Contrattazione

Il contratto a termine scaduto è rinnovabile senza causali e pause

di Aldo Bottini

Dal decreto Sostegni (Dl 41/2021) è arrivata una boccata di ossigeno per le aziende che devono gestire contratti a termine in scadenza o che devono stipularne di nuovi. Si è aperta infatti un’ulteriore possibilità di prorogare i contratti in corso senza sottostare al vincolo della causale introdotto dal decreto Dignità, dal quale le aziende si tengono alla larga, per evitare futuri contenziosi, memori delle esperienze passate.

Deroghe fino al 31 dicembre

La nuova facoltà di proroga acausale “straordinaria” può essere utilizzata fino al 31 dicembre 2021 per un massimo di 12 mesi, fermo restando il limite complessivo di durata (del singolo contratto così come della somma di tutti i contratti tra le stesse parti) di 24 mesi. Un “bonus” che si può spendere una sola volta, ma a partire dall’entrata in vigore del decreto (il 23 marzo 2021), senza tenere conto delle eventuali proroghe acausali già intervenute nel vigore delle precedenti disposizioni (decreto Agosto e legge di Bilancio 2021). Una precisazione importante, in virtù della quale chi ha già usufruito in precedenza di una proroga acausale ha, per così dire, una seconda possibilità. E non importa se si è già superato il numero massimo di quattro proroghe previsto in via ordinaria dalla legge. L’Ispettorato nazionale del lavoro, con una nota del 16 settembre 2020, riferita alla norma precedente (ma identica nella formulazione) del decreto Agosto, ha chiarito che la deroga investe non solo la causale, ma anche il numero massimo di proroghe.

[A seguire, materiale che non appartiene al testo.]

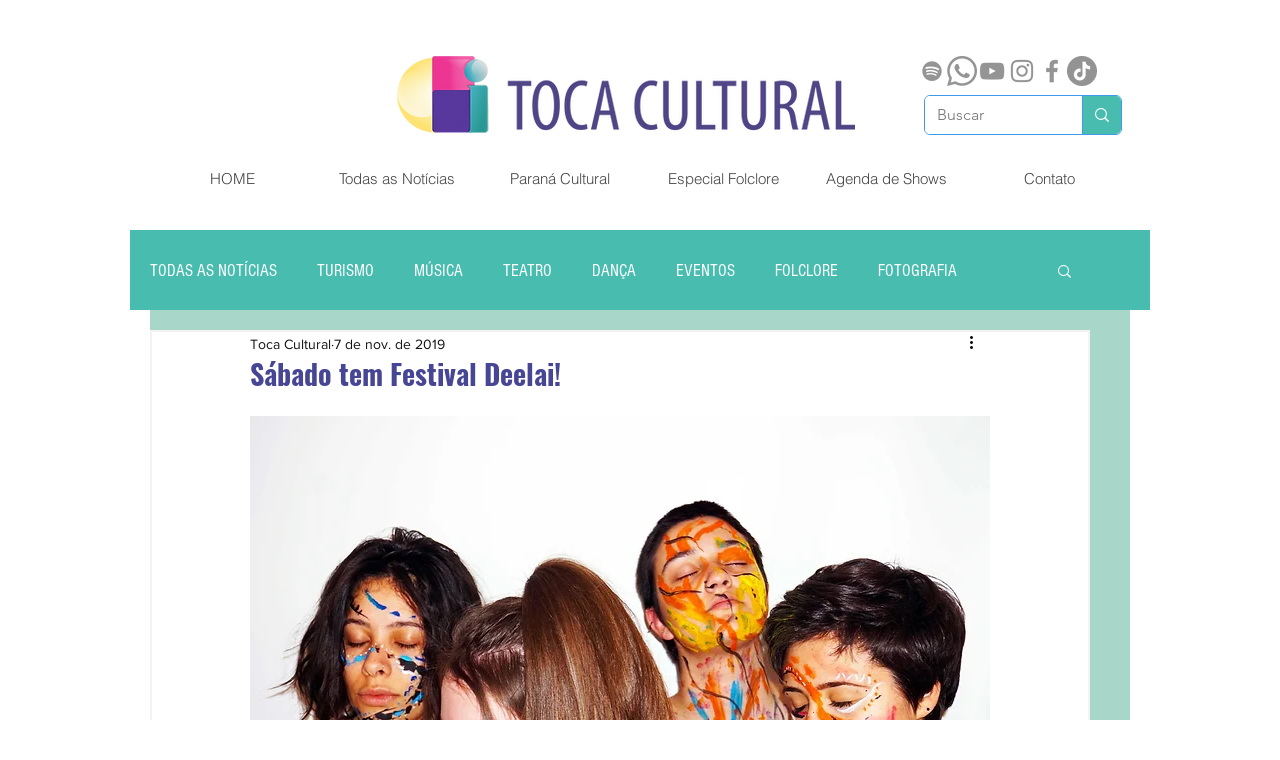

--- FILE ---
content_type: text/html; charset=utf-8
request_url: https://www.google.com/recaptcha/api2/aframe
body_size: 266
content:
<!DOCTYPE HTML><html><head><meta http-equiv="content-type" content="text/html; charset=UTF-8"></head><body><script nonce="D0hiIBPVxDDhzBEImnrj1w">/** Anti-fraud and anti-abuse applications only. See google.com/recaptcha */ try{var clients={'sodar':'https://pagead2.googlesyndication.com/pagead/sodar?'};window.addEventListener("message",function(a){try{if(a.source===window.parent){var b=JSON.parse(a.data);var c=clients[b['id']];if(c){var d=document.createElement('img');d.src=c+b['params']+'&rc='+(localStorage.getItem("rc::a")?sessionStorage.getItem("rc::b"):"");window.document.body.appendChild(d);sessionStorage.setItem("rc::e",parseInt(sessionStorage.getItem("rc::e")||0)+1);localStorage.setItem("rc::h",'1769881421767');}}}catch(b){}});window.parent.postMessage("_grecaptcha_ready", "*");}catch(b){}</script></body></html>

Quindi anche «laddove il rapporto sia stato già oggetto di quattro proroghe sarà comunque possibile prorogarne ulteriormente la durata per un periodo massimo di 12 mesi». Allo stesso modo si può ritenere che la proroga “straordinaria” abbia una sua valenza autonoma rispetto alla disciplina generale e quindi si aggiunga a essa, con la conseguenza che risultano irrilevanti e non impeditive del suo utilizzo eventuali proroghe acausali “ordinarie”, in quanto comprese nel termine dei 12 mesi.

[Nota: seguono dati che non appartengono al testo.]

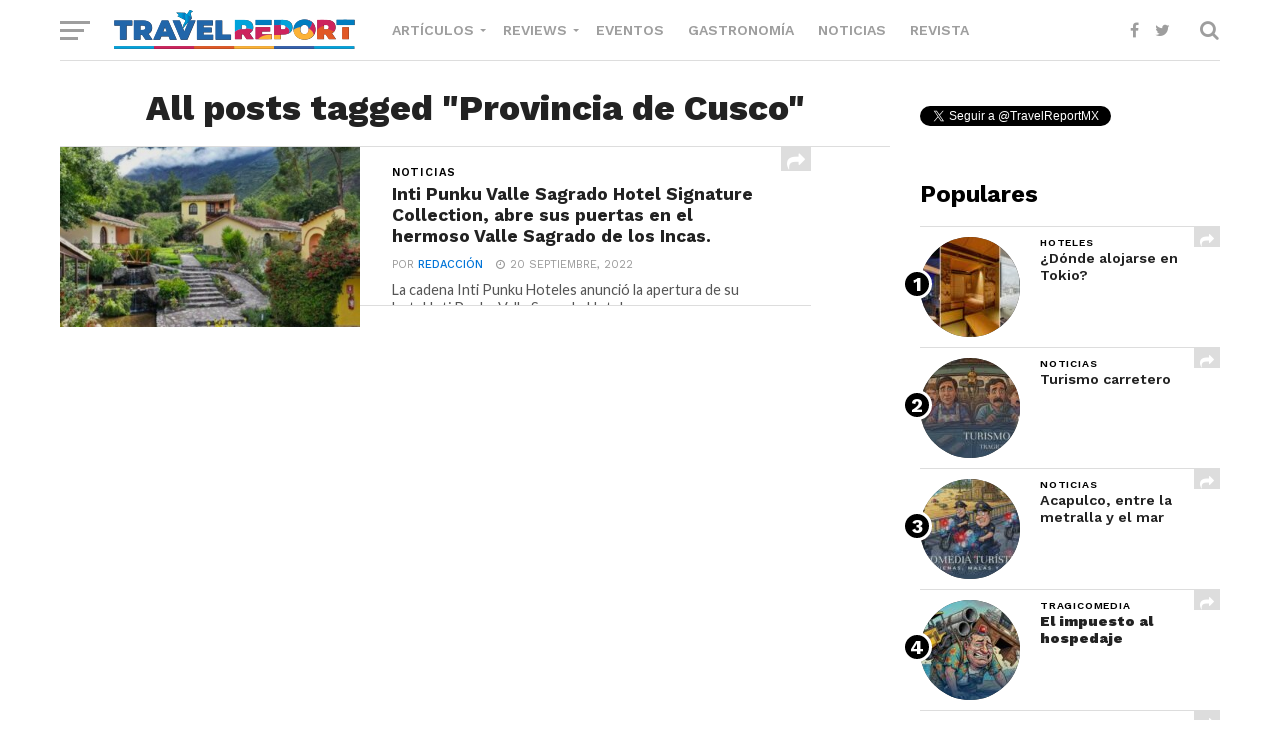

--- FILE ---
content_type: text/html; charset=utf-8
request_url: https://www.google.com/recaptcha/api2/aframe
body_size: 269
content:
<!DOCTYPE HTML><html><head><meta http-equiv="content-type" content="text/html; charset=UTF-8"></head><body><script nonce="N4EWJdCnGpEFZrrIJyQGRw">/** Anti-fraud and anti-abuse applications only. See google.com/recaptcha */ try{var clients={'sodar':'https://pagead2.googlesyndication.com/pagead/sodar?'};window.addEventListener("message",function(a){try{if(a.source===window.parent){var b=JSON.parse(a.data);var c=clients[b['id']];if(c){var d=document.createElement('img');d.src=c+b['params']+'&rc='+(localStorage.getItem("rc::a")?sessionStorage.getItem("rc::b"):"");window.document.body.appendChild(d);sessionStorage.setItem("rc::e",parseInt(sessionStorage.getItem("rc::e")||0)+1);localStorage.setItem("rc::h",'1769508466493');}}}catch(b){}});window.parent.postMessage("_grecaptcha_ready", "*");}catch(b){}</script></body></html>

La disposizione, oltre che alle proroghe, si applica anche ai rinnovi. E quindi sarà possibile “richiamare” in servizio lavoratori che hanno prestato servizio in azienda in passato, senza dover apporre una causale, come sarebbe necessario sulla base delle regole generali dopo il decreto Dignità.

Non sarà neppure necessario, almeno per una sola volta, rispettare il vincolo dello stop & go, la pausa obbligatoria fra un contratto a termine e il successivo. La già citata nota dell’Ispettorato nazionale del lavoro del 16 settembre 2020, ha chiarito che la deroga riguarda anche il rispetto dei «periodi cuscinetto» tra un contratto e l’altro. La nuova deroga, analogamente a quella precedente, si applica, sia per le proroghe sia per i rinnovi, anche ai contratti a termine stipulati a scopo di somministrazione, come ha confermato una risposta a interpello (n. 2/2021) del ministero del Lavoro.

Ancora, stante l’identica formulazione, non può non valere per la nuova norma quanto osservato dall’Inl nella nota del 16 settembre 2020 rispetto alla norma precedente: il termine del 31 dicembre va riferito esclusivamente alla formalizzazione della proroga o del rinnovo. Quindi la durata del rapporto potrà protrarsi anche nel corso del 2022, fermo naturalmente il limite massimo complessivo di durata dei 24 mesi.

La disciplina per il futuro

La nuova temporanea deroga alla disciplina ordinaria (la quarta in ordine di tempo, dall’inizio della pandemia), certamente indispensabile anche per consentire il mantenimento dell’occupazione (come ha riconosciuto lo stesso ministero del Lavoro nella già citata risposta a interpello 2/2021), non può non indurre una riflessione di carattere generale. Nel corso dell’emergenza pandemica, è risultato sempre più chiaro a tutti che i vincoli ai rapporti a termine introdotti dal decreto Dignità, lungi dall’incrementare le assunzioni a tempo indeterminato, determinano la perdita del lavoro per molti lavoratori arrivati a scadenza, che non possono essere prorogati né successivamente richiamati, a meno di inserire nel contratto improbabili causali, foriere di sicuri futuri contenziosi. Il crollo dei contratti a termine, testimoniato dai dati forniti recentemente dall’Istat (-372mila tra febbraio 2021 e febbraio 2020), sta lì a dimostrarlo. Il buon senso suggerirebbe di eliminare tout court l’obbligo di causale.

Non resta che sperare nella consapevolezza che le eccessive restrizioni al contratto a termine sono in ultima analisi, soprattutto in questa fase, di ostacolo all’occupazione.